▶ [Your goal] Reproduce the text word for word from the line containing "this 1024×683 image." through the line containing "damaged silver car [14, 47, 326, 211]", including both of those lines, and leave the pictures out.

▶ [Material provided]
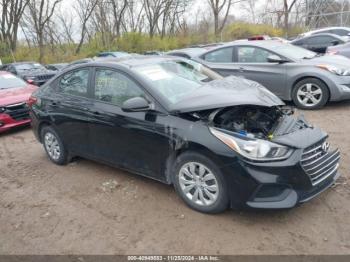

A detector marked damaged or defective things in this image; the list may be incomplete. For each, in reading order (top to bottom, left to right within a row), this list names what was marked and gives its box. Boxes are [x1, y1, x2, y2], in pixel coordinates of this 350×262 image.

crumpled hood [167, 75, 284, 113]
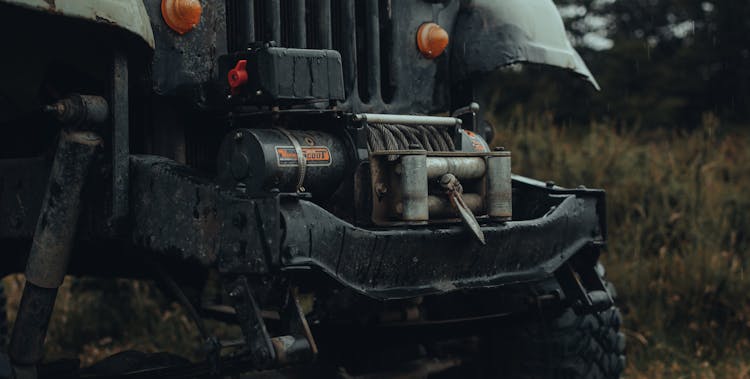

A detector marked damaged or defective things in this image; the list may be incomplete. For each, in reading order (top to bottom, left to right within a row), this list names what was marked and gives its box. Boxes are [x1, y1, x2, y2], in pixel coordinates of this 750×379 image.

rusty metal surface [1, 0, 154, 48]
dented hood [452, 0, 600, 90]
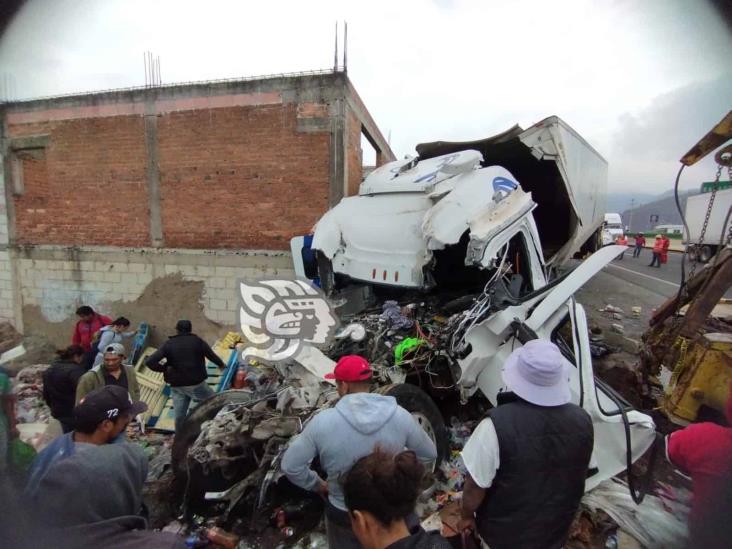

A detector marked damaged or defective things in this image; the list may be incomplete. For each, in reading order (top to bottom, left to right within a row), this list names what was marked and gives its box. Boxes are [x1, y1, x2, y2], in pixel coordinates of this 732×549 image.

destroyed white truck [174, 117, 656, 528]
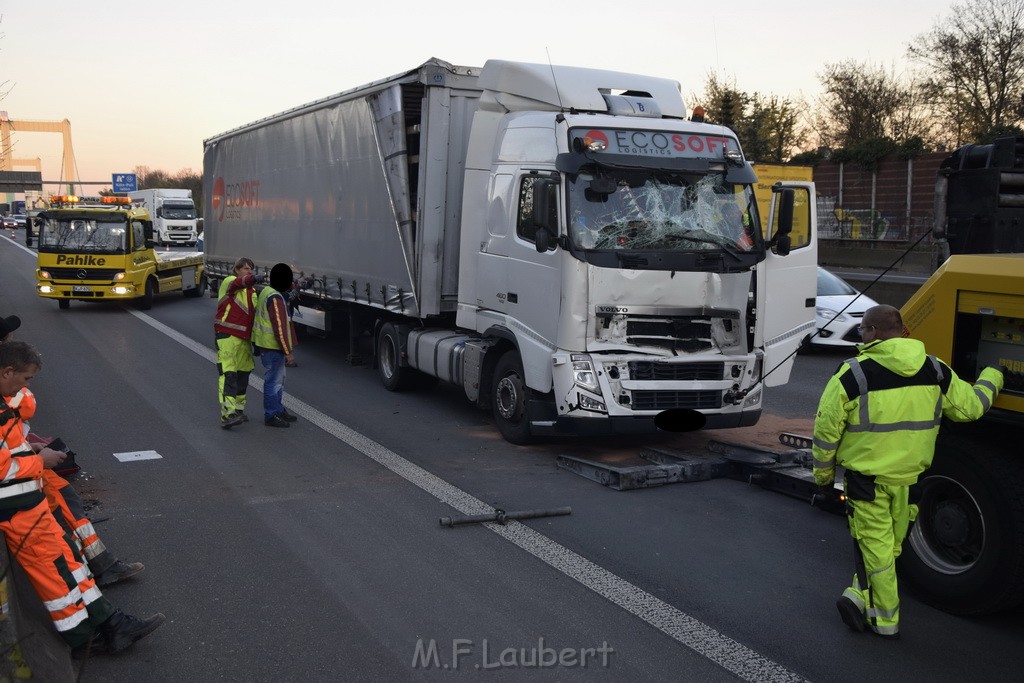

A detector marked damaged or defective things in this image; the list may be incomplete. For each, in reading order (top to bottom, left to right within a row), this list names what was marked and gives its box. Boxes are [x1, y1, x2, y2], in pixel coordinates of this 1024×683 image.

crashed windshield [38, 216, 128, 254]
crashed windshield [568, 171, 760, 254]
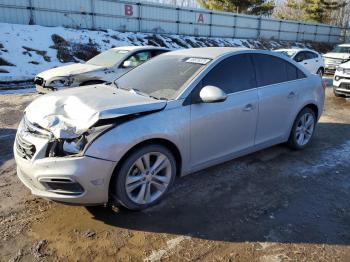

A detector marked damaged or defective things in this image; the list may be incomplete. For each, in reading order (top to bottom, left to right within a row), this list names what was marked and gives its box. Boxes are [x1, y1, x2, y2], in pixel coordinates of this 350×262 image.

crumpled hood [37, 62, 105, 79]
damaged silver car [33, 45, 168, 93]
crumpled hood [24, 84, 167, 139]
damaged silver car [14, 47, 326, 211]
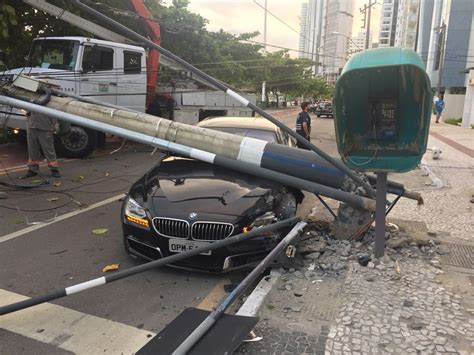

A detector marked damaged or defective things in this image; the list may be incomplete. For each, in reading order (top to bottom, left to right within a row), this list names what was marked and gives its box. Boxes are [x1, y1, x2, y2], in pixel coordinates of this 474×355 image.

broken pole fragment [0, 220, 298, 318]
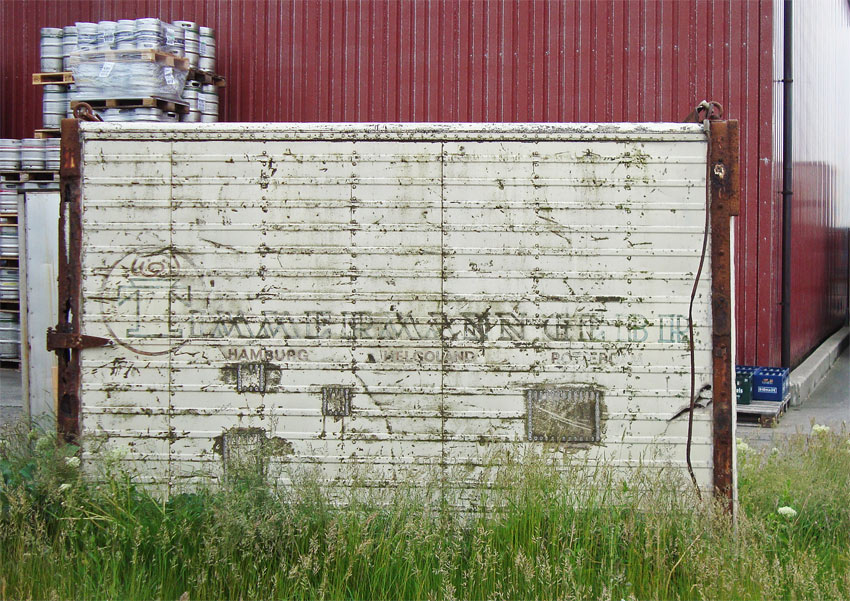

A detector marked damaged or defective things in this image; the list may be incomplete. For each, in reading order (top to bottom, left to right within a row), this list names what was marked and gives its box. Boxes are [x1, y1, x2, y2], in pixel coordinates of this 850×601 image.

rusty corner post [52, 118, 82, 446]
rusty vertical post [54, 119, 82, 442]
rusty metal frame [54, 119, 83, 442]
rusty hinge [47, 328, 112, 352]
rusty vertical post [704, 118, 740, 510]
rusty metal frame [708, 118, 736, 510]
rusty corner post [704, 119, 740, 512]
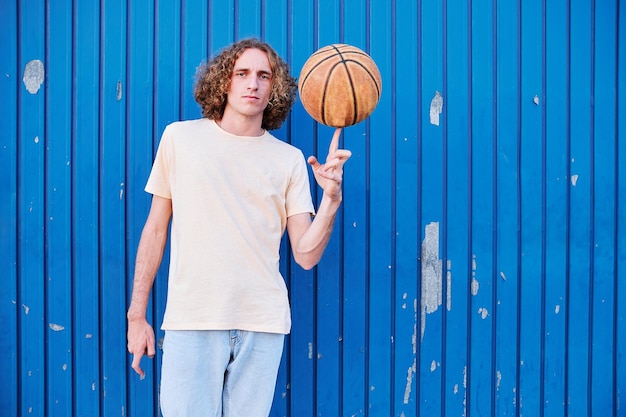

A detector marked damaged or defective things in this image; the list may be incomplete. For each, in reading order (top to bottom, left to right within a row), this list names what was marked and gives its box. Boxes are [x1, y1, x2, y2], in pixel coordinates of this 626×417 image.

peeling paint [22, 59, 44, 93]
peeling paint [426, 92, 442, 127]
peeling paint [420, 221, 438, 342]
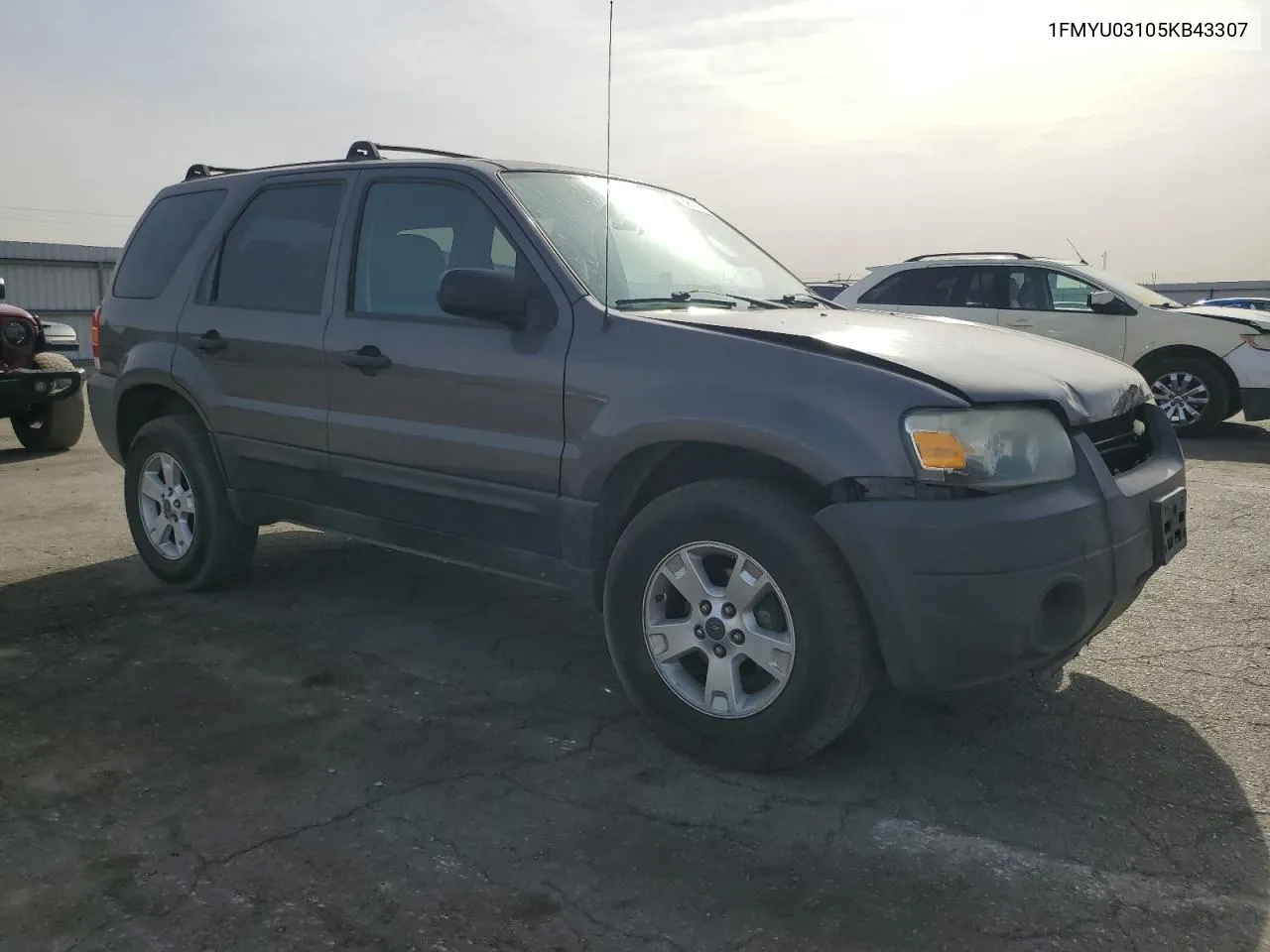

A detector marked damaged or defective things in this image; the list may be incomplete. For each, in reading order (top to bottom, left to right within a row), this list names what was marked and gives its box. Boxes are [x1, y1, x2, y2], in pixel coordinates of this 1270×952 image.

cracked pavement [0, 426, 1262, 952]
cracked headlight housing [905, 403, 1072, 492]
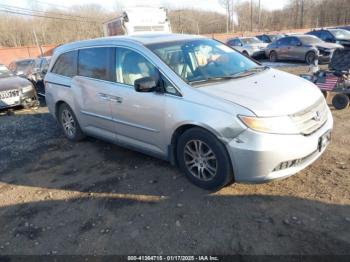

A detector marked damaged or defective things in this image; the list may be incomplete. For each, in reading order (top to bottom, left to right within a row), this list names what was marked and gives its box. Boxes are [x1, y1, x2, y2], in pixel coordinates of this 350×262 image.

wrecked vehicle [0, 64, 38, 110]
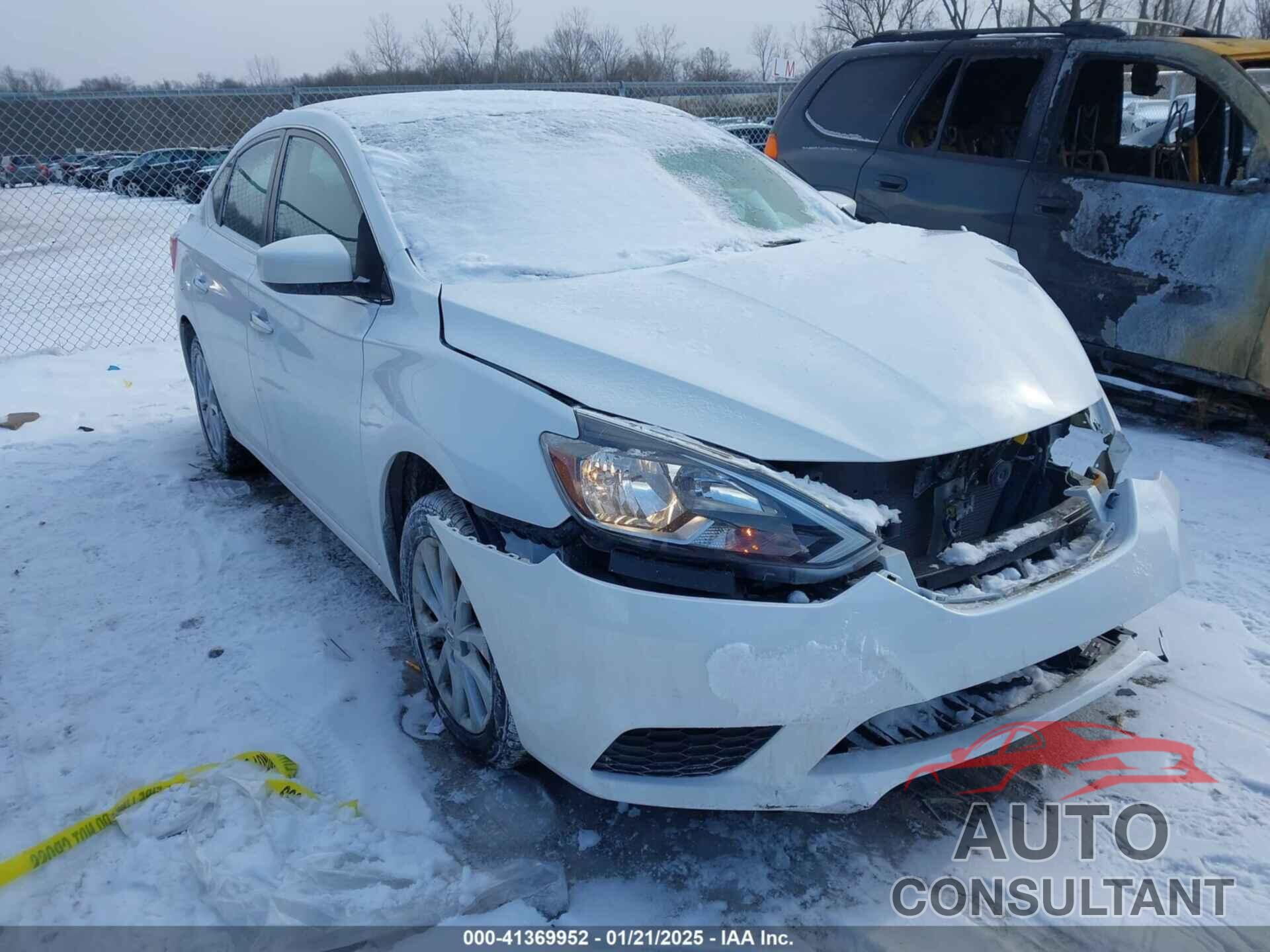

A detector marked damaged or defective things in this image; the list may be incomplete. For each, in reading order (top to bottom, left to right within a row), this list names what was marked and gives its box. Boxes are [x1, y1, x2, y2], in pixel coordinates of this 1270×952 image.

burned vehicle [173, 89, 1185, 809]
crumpled hood [442, 223, 1106, 460]
burned vehicle [762, 22, 1270, 402]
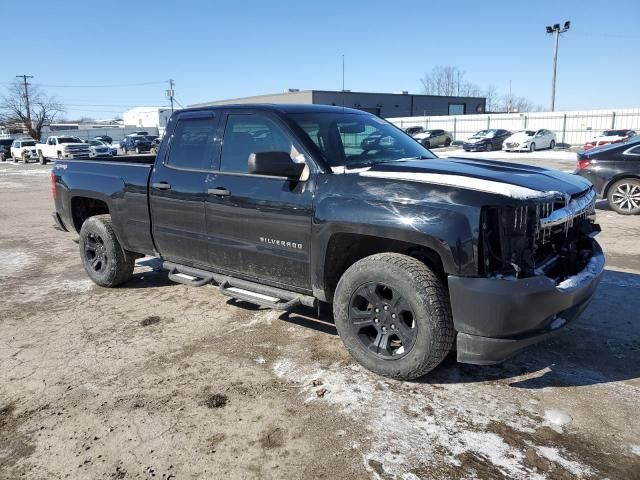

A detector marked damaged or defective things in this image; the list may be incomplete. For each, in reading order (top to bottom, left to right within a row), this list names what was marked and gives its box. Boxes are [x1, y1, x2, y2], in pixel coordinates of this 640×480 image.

damaged front bumper [448, 238, 604, 366]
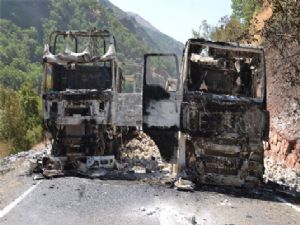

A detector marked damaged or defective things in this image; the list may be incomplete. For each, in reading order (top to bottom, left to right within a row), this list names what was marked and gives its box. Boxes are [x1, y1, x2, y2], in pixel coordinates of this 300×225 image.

destroyed vehicle [41, 29, 142, 169]
burnt chassis [41, 29, 143, 168]
burned truck [41, 29, 143, 170]
fire damage [33, 30, 270, 190]
burned truck [143, 39, 270, 187]
destroyed vehicle [143, 39, 270, 187]
burnt chassis [143, 40, 270, 186]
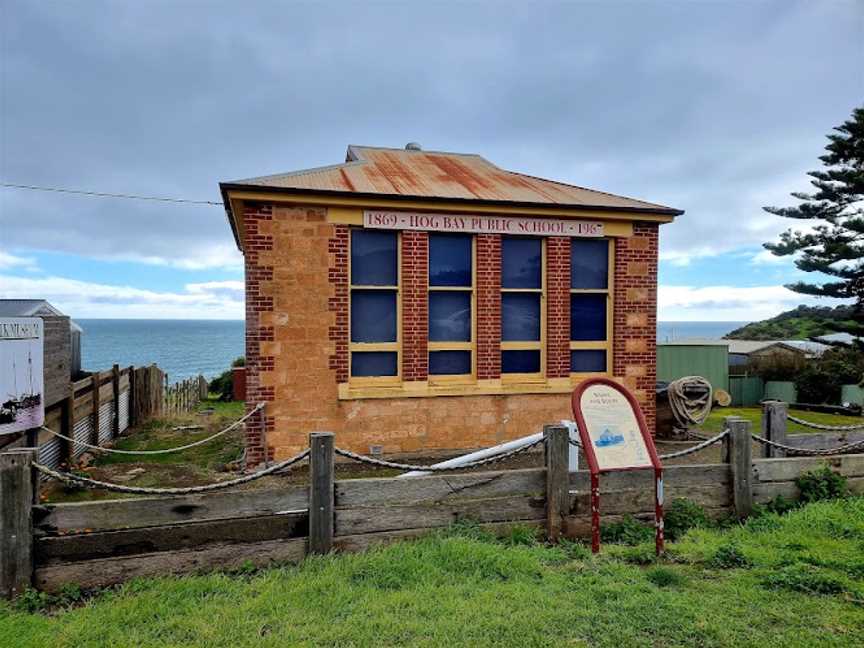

▶ [Exercise answer]
A detector marked damaged or defective things in this image; the list may be incomplete. For each, in reading order (top to bottom, left to right within a row), this list names what was marked and gives its box. Boxes are [x1, y1, x2, y2], in pixel coordinates of this 1024×683 image.

crashed windshield [38, 216, 128, 254]
crashed windshield [568, 171, 760, 254]

A detector marked damaged or defective things in this image; the list may be incomplete. For each, in reading order (top to bottom, left to right within a row), this list names what was marked and gives its box. Boxes are [x1, y1, x2, y2], in pixel coordinates of this 350×262 image.

crumpled hood [37, 62, 105, 79]
damaged silver car [33, 45, 168, 93]
crumpled hood [24, 84, 167, 139]
damaged silver car [14, 47, 326, 211]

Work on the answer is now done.